▸ **DESCRIPTION OF THE TASK**
Each entry below must be repeated exactly, with pictures left out.

◆ ◆ ◆

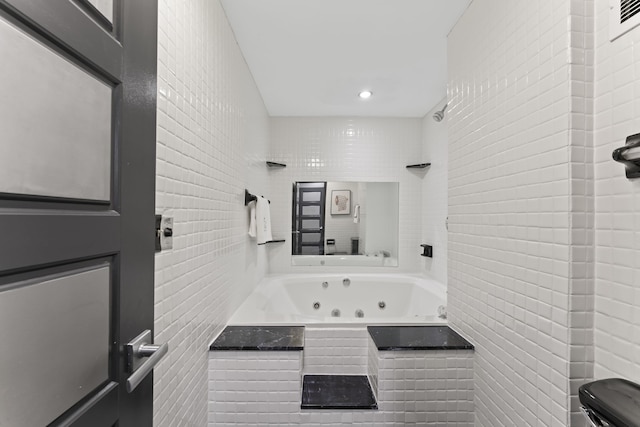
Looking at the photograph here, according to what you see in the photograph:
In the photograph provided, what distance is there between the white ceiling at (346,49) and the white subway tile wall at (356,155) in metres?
0.31

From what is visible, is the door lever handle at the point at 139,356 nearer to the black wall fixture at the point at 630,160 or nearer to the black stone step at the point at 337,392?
the black stone step at the point at 337,392

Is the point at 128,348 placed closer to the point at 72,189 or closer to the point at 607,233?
the point at 72,189

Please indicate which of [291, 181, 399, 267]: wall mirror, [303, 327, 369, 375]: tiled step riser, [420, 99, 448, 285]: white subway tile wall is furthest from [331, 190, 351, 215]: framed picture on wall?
[303, 327, 369, 375]: tiled step riser

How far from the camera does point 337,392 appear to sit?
5.21ft

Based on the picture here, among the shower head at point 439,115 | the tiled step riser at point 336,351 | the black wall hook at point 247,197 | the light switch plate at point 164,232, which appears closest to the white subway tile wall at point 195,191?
the light switch plate at point 164,232

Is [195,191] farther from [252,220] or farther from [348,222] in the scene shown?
[348,222]

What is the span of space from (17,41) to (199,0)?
3.70ft

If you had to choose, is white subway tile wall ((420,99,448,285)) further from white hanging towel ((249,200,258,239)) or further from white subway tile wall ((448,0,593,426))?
white hanging towel ((249,200,258,239))

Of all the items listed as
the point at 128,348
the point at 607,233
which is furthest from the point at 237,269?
the point at 607,233

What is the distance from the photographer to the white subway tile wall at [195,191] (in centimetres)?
100

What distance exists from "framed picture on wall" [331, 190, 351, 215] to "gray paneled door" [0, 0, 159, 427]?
8.31 ft

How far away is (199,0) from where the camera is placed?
49.1 inches

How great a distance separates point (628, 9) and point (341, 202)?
8.06ft

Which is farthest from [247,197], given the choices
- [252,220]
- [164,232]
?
[164,232]
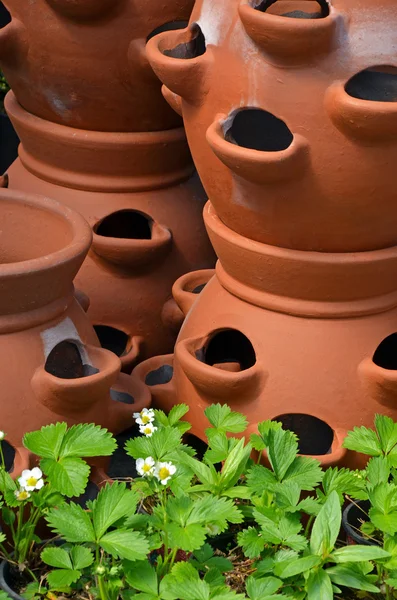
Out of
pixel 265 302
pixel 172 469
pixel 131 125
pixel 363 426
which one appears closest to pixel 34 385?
pixel 172 469

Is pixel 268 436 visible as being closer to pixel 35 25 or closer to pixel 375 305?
pixel 375 305

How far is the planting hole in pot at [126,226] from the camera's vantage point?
11.0ft

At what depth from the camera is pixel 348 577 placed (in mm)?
2068

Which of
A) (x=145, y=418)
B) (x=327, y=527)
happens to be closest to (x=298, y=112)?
(x=145, y=418)

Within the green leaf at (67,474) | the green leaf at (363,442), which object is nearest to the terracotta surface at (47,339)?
the green leaf at (67,474)

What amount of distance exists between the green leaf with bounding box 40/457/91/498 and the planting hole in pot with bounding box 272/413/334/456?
0.75m

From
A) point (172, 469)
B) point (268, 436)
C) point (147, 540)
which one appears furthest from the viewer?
point (268, 436)

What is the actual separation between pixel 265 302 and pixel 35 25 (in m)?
1.08

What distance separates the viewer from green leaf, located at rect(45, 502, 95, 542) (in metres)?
2.04

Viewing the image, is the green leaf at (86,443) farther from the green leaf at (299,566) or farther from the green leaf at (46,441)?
the green leaf at (299,566)

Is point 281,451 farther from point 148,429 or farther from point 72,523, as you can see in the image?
point 72,523

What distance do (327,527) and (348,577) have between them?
11 cm

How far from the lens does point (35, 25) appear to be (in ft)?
9.82

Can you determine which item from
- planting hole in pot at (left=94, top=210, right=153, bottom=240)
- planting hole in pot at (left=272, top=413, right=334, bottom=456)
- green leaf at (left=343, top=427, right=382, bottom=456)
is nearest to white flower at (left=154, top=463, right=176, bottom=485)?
green leaf at (left=343, top=427, right=382, bottom=456)
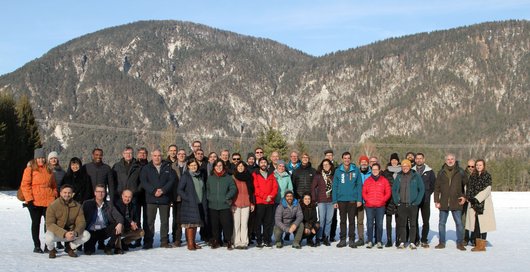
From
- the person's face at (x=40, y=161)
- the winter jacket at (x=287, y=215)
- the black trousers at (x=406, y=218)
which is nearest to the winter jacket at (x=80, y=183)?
the person's face at (x=40, y=161)

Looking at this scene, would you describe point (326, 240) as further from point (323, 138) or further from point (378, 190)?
point (323, 138)

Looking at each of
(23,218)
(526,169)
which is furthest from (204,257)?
(526,169)

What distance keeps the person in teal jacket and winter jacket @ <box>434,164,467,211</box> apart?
386 mm

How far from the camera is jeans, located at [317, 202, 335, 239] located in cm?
1427

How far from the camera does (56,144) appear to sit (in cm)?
18262

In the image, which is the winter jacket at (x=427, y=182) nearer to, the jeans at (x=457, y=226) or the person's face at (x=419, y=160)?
the person's face at (x=419, y=160)

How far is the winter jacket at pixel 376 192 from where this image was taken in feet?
45.4

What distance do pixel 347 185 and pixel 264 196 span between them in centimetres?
167

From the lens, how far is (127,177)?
13.5m

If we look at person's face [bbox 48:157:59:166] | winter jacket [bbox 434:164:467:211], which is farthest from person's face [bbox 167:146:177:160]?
winter jacket [bbox 434:164:467:211]

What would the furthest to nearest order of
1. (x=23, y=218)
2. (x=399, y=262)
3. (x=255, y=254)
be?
(x=23, y=218) → (x=255, y=254) → (x=399, y=262)

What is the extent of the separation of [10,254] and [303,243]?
19.0ft

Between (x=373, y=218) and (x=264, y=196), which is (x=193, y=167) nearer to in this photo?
(x=264, y=196)

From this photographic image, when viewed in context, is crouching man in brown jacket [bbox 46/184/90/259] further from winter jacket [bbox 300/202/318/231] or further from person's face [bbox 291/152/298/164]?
person's face [bbox 291/152/298/164]
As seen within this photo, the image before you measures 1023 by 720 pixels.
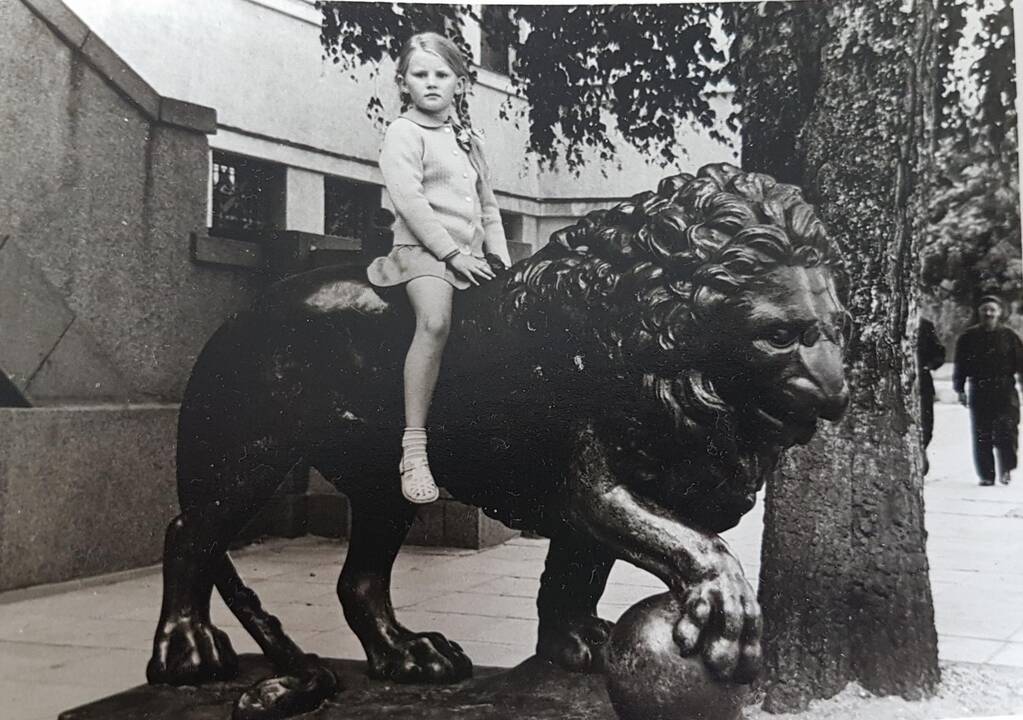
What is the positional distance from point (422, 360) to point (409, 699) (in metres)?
1.30

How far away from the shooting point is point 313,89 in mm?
4426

◆ ◆ ◆

▸ **ANSWER FOR THIS EXERCISE**
Looking at the photograph here, according to what you see in the photograph:
In the photograph provided, what distance is there between the white ceiling at (346,49) and the white subway tile wall at (356,155) in metres?
0.31

From what is visible, is the door lever handle at the point at 139,356 nearer to the black wall fixture at the point at 630,160 or nearer to the black stone step at the point at 337,392?
the black stone step at the point at 337,392

Is the point at 128,348 placed closer to the point at 72,189 or closer to the point at 607,233?
the point at 72,189

Please indicate which of [291, 181, 399, 267]: wall mirror, [303, 327, 369, 375]: tiled step riser, [420, 99, 448, 285]: white subway tile wall is furthest from [331, 190, 351, 215]: framed picture on wall?
[303, 327, 369, 375]: tiled step riser

How far from the camera does point 337,392 appear to sit?
5.21ft

Based on the picture here, among the shower head at point 439,115 | the tiled step riser at point 336,351 | the black wall hook at point 247,197 | the light switch plate at point 164,232, which appears closest to the white subway tile wall at point 195,191?
the light switch plate at point 164,232

Is [195,191] farther from [252,220] or farther from [348,222] in the scene shown?
[348,222]

What is the span of space from (17,41) to (199,0)?
3.70ft

If you had to choose, is white subway tile wall ((420,99,448,285)) further from white hanging towel ((249,200,258,239)) or further from white subway tile wall ((448,0,593,426))?
white hanging towel ((249,200,258,239))

Of all the items listed as
the point at 128,348
the point at 607,233
which is furthest from the point at 237,269?
the point at 607,233

What is the distance from the photographer to the white subway tile wall at [195,191] (in centimetres)?
100

What distance exists from "framed picture on wall" [331, 190, 351, 215] to "gray paneled door" [0, 0, 159, 427]?
8.31 ft

How far away is (199,0) from where the camera is placed?
49.1 inches

How great a distance separates point (628, 9) and point (341, 202)?
8.06ft

Which is farthest from [247,197], given the choices
- [252,220]
- [164,232]
?
[164,232]
Out of
pixel 265 302
pixel 172 469
pixel 131 125
pixel 363 426
which one appears closest to pixel 34 385?
pixel 172 469

Is pixel 268 436 visible as being closer to pixel 35 25 or closer to pixel 375 305?
pixel 375 305

How far is the planting hole in pot at [126,226] from the camera's vantage point?
11.0ft

At what depth from the camera is pixel 348 577 placed (in mm)?
2068

Which of
A) (x=145, y=418)
B) (x=327, y=527)
happens to be closest to (x=298, y=112)?
(x=145, y=418)

Within the green leaf at (67,474) | the green leaf at (363,442), which object is nearest to the terracotta surface at (47,339)?
the green leaf at (67,474)

What amount of distance exists between the green leaf with bounding box 40/457/91/498 and the planting hole in pot with bounding box 272/413/334/456?
0.75m

From
A) point (172, 469)
B) point (268, 436)
C) point (147, 540)
which one appears furthest from the viewer?
point (268, 436)

What is the actual separation between pixel 265 302 and pixel 35 25 (in m)?
1.08

What distance separates the viewer from green leaf, located at rect(45, 502, 95, 542) (in metres)?
2.04

Viewing the image, is the green leaf at (86,443) farther from the green leaf at (299,566) or farther from the green leaf at (46,441)?
the green leaf at (299,566)

Is point 281,451 farther from point 148,429 or farther from point 72,523, as you can see in the image?
point 72,523

What distance do (327,527) and (348,577) have between them?
11 cm

How far from the lens does point (35, 25) appear to be (in ft)?
9.82

Can you determine which item from
- planting hole in pot at (left=94, top=210, right=153, bottom=240)
- planting hole in pot at (left=272, top=413, right=334, bottom=456)
- green leaf at (left=343, top=427, right=382, bottom=456)
is nearest to white flower at (left=154, top=463, right=176, bottom=485)?
green leaf at (left=343, top=427, right=382, bottom=456)
From
- the person's face at (x=40, y=161)
- the winter jacket at (x=287, y=215)
- the black trousers at (x=406, y=218)
which is nearest to the winter jacket at (x=80, y=183)?
the person's face at (x=40, y=161)

Looking at this scene, would you describe point (326, 240) as further from point (323, 138) or further from point (378, 190)?
point (323, 138)

Looking at each of
(23,218)
(526,169)
which is furthest from (204,257)?
(526,169)

What distance keeps the person in teal jacket and winter jacket @ <box>434,164,467,211</box> apart?
386 mm

How far from the camera is jeans, located at [317, 202, 335, 239] located in cm?
1427

How far from the camera does (56,144) appear to sit (in cm)?
18262

In the image, which is the winter jacket at (x=427, y=182) nearer to, the jeans at (x=457, y=226) or the person's face at (x=419, y=160)?
the person's face at (x=419, y=160)

How far is the winter jacket at pixel 376 192 from where this image was taken in feet?
45.4

What distance do pixel 347 185 and pixel 264 196 span between them in centimetres?
167

From the lens, how far is (127,177)?
13.5m

If we look at person's face [bbox 48:157:59:166] | winter jacket [bbox 434:164:467:211], which is farthest from person's face [bbox 167:146:177:160]?
winter jacket [bbox 434:164:467:211]

What would the furthest to nearest order of
1. (x=23, y=218)
2. (x=399, y=262)
3. (x=255, y=254)
be?
(x=23, y=218) → (x=255, y=254) → (x=399, y=262)

What is the extent of the separation of [10,254] and [303,243]?
19.0ft

Between (x=373, y=218) and (x=264, y=196), which is (x=193, y=167) nearer to in this photo?
(x=264, y=196)

From this photographic image, when viewed in context, is crouching man in brown jacket [bbox 46/184/90/259] further from winter jacket [bbox 300/202/318/231] or further from person's face [bbox 291/152/298/164]?
person's face [bbox 291/152/298/164]
As seen within this photo, the image before you measures 1023 by 720 pixels.
What is the positional distance from point (422, 360) to point (409, 699) (in metres)?
1.30

How far away from the shooting point is point 313,89 in mm?
4426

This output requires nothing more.